# Aim of the task:
Only the lines from the one containing "Protect Yellowstone Grizzly Bears" through the final line below belong in the output, copied exactly and without pictures.

[[ Supplied information, beginning ]]

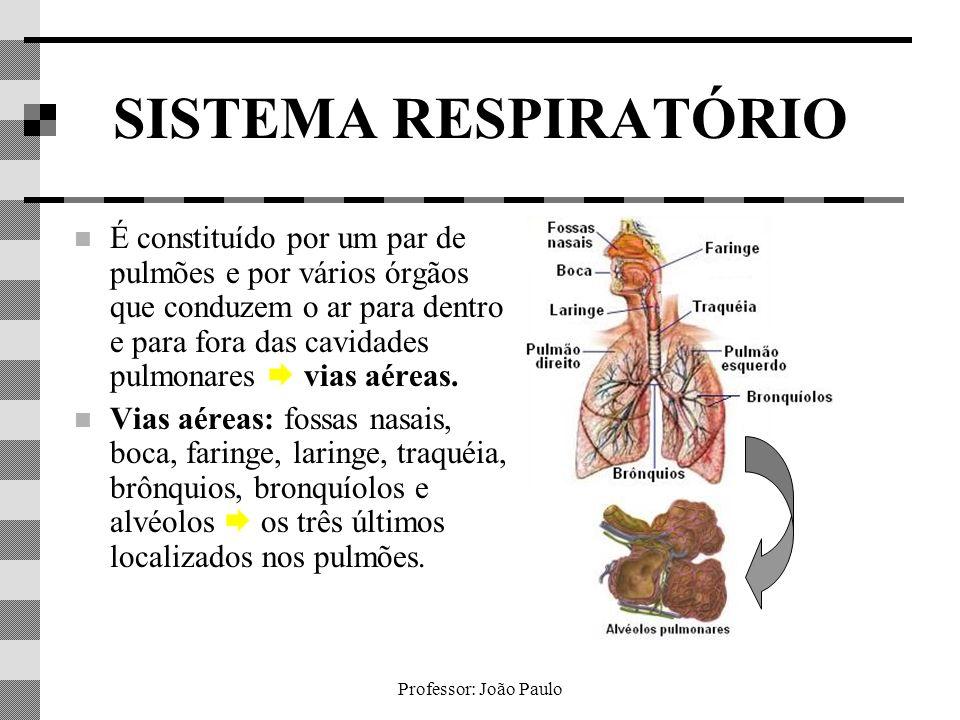 Professor: João Paulo FISIOLOGIA DA RESPIRAÇÃO - CONTROLE DA RESPIRAÇÃO - Em condições normais, CR produz, a cada 5 segundos, um impulso nervoso que estimula a contração da musculatura torácica e do diafragma, fazendo-nos respirar.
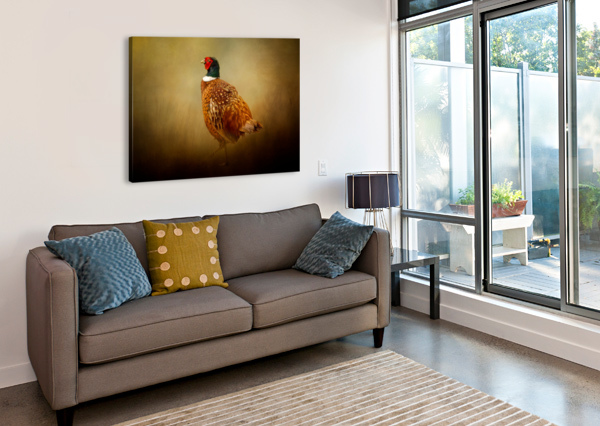 RING NECKED PHEASANT MICHEL SOUCY  Canvas Print
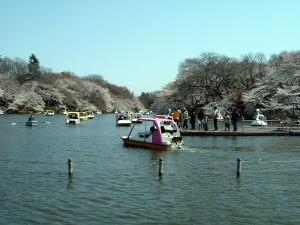 hanami2006-01.jpg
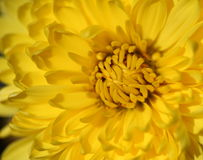 Yellow flower macro. A macro closeup of a beautiful yellow flower with elegant petals and pollen on the petals Stock Photos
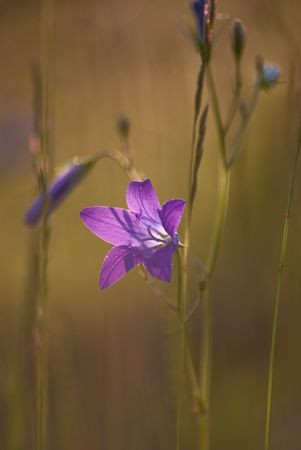 A bell flower, wild, isolated Stock Photo - 10575771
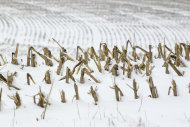 In this Dec. 28, 2012 photo, corn stalks stand in a snowy field near La Vista, Neb. Despite getting some big storms in December, much of the U.S. is still desperate for relief from the nations longest dry spell in decades. And experts say it will take an absurd amount of snow to ease the woes of farmers and ranchers. (AP Photo/Nati Harnik)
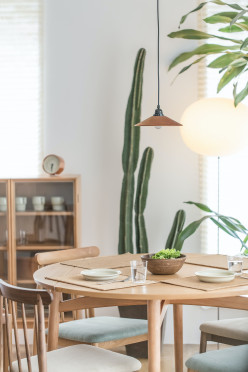 5 Reasons Why Furniture Rental is Your Solution to Home Furnishing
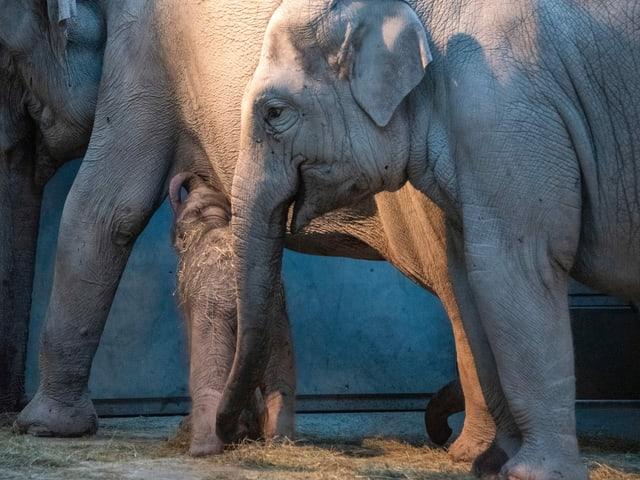Das Elefantenbaby trinkt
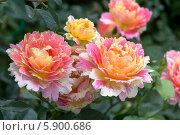 Купить «Роза флорибунда Роз де Цистерсьен (Rose des Cisterciens) Delbard», фото № 5900686, снято 30 июня 2013 г. (c) Ольга Сейфутдинова / Фотобанк Лори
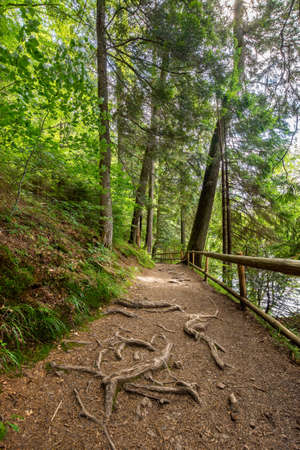 trail through forest. beautiful nature scenery in summer. wonderful sunny weather. great day for a walk Stock Photo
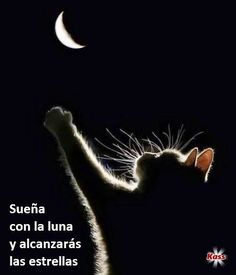 Las Kabalas de Kass Good Night, Believe, Feelings, Quotes, Cats, Movie Posters, Animals, Conan, Grinch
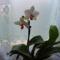Lepkeorchidea 2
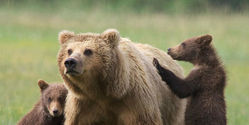 Protect Yellowstone Grizzly Bears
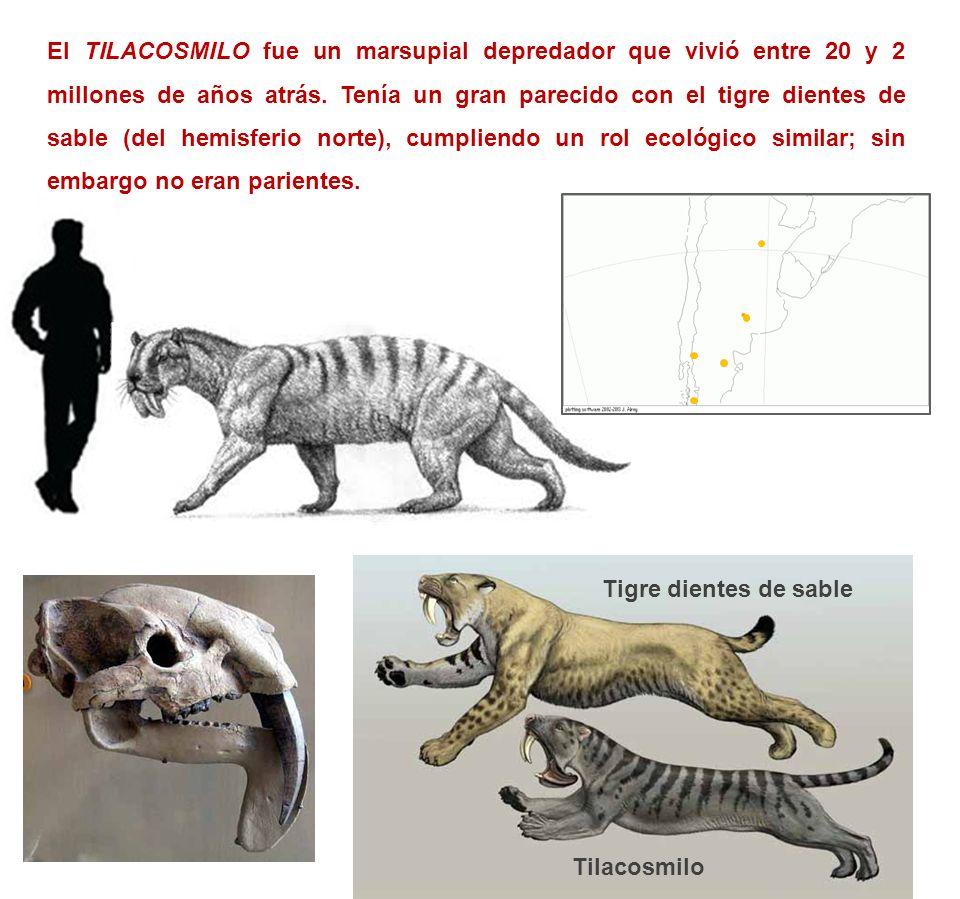 El TILACOSMILO fue un marsupial depredador que vivió entre 20 y 2 millones de años atrás. Tenía un gran parecido con el tigre dientes de sable (del he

[[ Supplied information, end ]]

# Solution:
 Protect Yellowstone Grizzly Bears
 El TILACOSMILO fue un marsupial depredador que vivió entre 20 y 2 millones de años atrás. Tenía un gran parecido con el tigre dientes de sable (del he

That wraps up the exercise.